The central political question is how far the administration would be prepared to apply these measures in practice. Graham has cited China, India and Brazil as possible targets, while congressional leaders previously delayed the bill, with Trump favouring a more selective use of tariffs.
Separately, the United States seized a Russian-flagged oil tanker, the Marinera, in the Atlantic near Iceland after a pursuit lasting more than two weeks, in an operation linked to Washington’s campaign to block exports of sanctioned Venezuelan oil. US officials said the vessel had been renamed and re-registered under the Russian flag; US European Command said it was seized for violating US sanctions, and the US Defence Secretary, Pete Hegseth, said the blockade of illicit Venezuelan oil remained in effect worldwide.
The operation was unusual in that US officials said a Russian submarine was in the general vicinity, though there was no direct confrontation. Moscow’s transport ministry said it lost contact with the tanker after US forces boarded it. Two Russian crew members were later released at Russia’s request, according to a statement from the Russian foreign ministry carried by Reuters.
On the battlefield, the immediate backdrop to the diplomatic and economic pressure is a sharp escalation in attacks on infrastructure. Russia said it fired an “Oreshnik” intermediate-range hypersonic ballistic missile at Ukraine on 9 January, claiming it was retaliation for an alleged Ukrainian attempt to attack one of Putin’s residences in late December, an allegation Kyiv has denied.

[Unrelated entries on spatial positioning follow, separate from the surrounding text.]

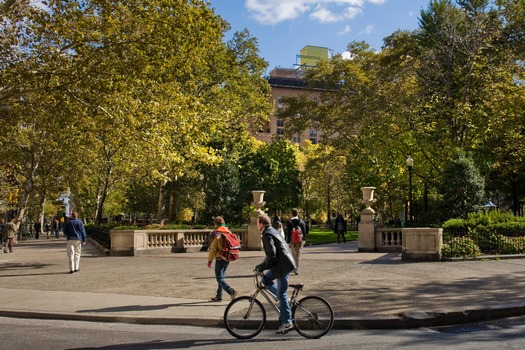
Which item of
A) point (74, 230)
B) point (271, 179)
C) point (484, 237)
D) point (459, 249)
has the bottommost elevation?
point (459, 249)

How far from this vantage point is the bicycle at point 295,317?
763cm

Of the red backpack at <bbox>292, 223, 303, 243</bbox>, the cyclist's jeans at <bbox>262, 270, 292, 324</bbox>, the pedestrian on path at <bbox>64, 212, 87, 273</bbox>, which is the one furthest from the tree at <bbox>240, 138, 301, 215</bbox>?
the cyclist's jeans at <bbox>262, 270, 292, 324</bbox>

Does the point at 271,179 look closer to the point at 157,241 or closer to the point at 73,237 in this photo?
the point at 157,241

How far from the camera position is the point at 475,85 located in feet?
100

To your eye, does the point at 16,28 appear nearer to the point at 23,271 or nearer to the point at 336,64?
the point at 23,271

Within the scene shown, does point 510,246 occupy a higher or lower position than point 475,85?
lower

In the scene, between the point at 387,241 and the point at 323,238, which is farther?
the point at 323,238

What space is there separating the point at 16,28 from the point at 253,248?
1415cm

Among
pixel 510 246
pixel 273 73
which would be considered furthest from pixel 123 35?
pixel 273 73

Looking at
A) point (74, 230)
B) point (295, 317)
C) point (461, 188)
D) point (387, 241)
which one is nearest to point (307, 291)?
point (295, 317)

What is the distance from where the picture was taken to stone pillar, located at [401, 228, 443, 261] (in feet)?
56.1

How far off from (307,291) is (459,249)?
322 inches

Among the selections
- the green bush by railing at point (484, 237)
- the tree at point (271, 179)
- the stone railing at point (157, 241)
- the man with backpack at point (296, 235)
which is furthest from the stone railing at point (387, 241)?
the tree at point (271, 179)

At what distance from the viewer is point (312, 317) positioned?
7668mm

Ukrainian officials reported that an infrastructure target in the Lviv region was hit, with local leaders saying investigators were determining the weapon used. Reuters has described the Oreshnik as a nuclear-capable intermediate-range hypersonic ballistic missile that Russia has used only twice in the conflict.

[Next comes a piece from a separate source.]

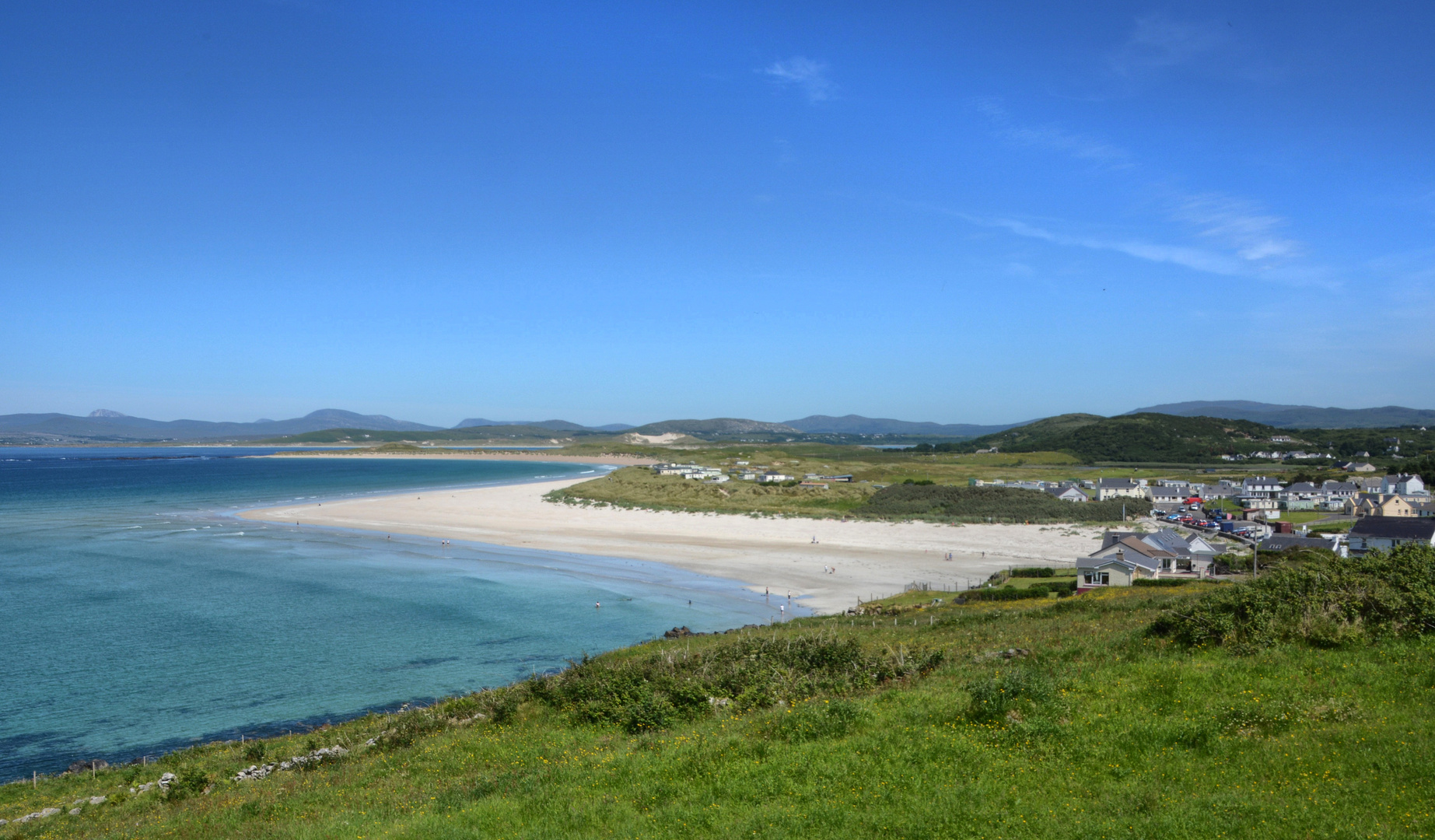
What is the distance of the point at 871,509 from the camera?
87.7 metres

Since then, the humanitarian consequences have dominated the Ukrainian capital. On 11 January more than 1,000 apartment buildings in Kyiv remained without heating after a major Russian strike, even as authorities restored water supplies and partially restored electricity and heat. Zelenskyy said Russia had launched 1,100 drones, more than 890 guided aerial bombs and over 50 missiles over the past week. Prime Minister Yulia Svyrydenko said 44 attacks on energy facilities and critical infrastructure were recorded in one week and that significant improvements in Kyiv could take time, with progress potentially by Thursday.
Ukrainian officials are working to stabilise a damaged power grid while residents cope with freezing conditions. Ukraine’s foreign minister, Andrii Sybiha, confirmed that the UN Security Council would hold an emergency meeting on Monday to discuss the latest large-scale attacks, and a UN spokesman said the strikes had caused civilian casualties and deprived millions of essential services including electricity, heating and water.
Taken together, the picture is of a US administration sharpening its set of options while Russia sustains pressure through winter attacks.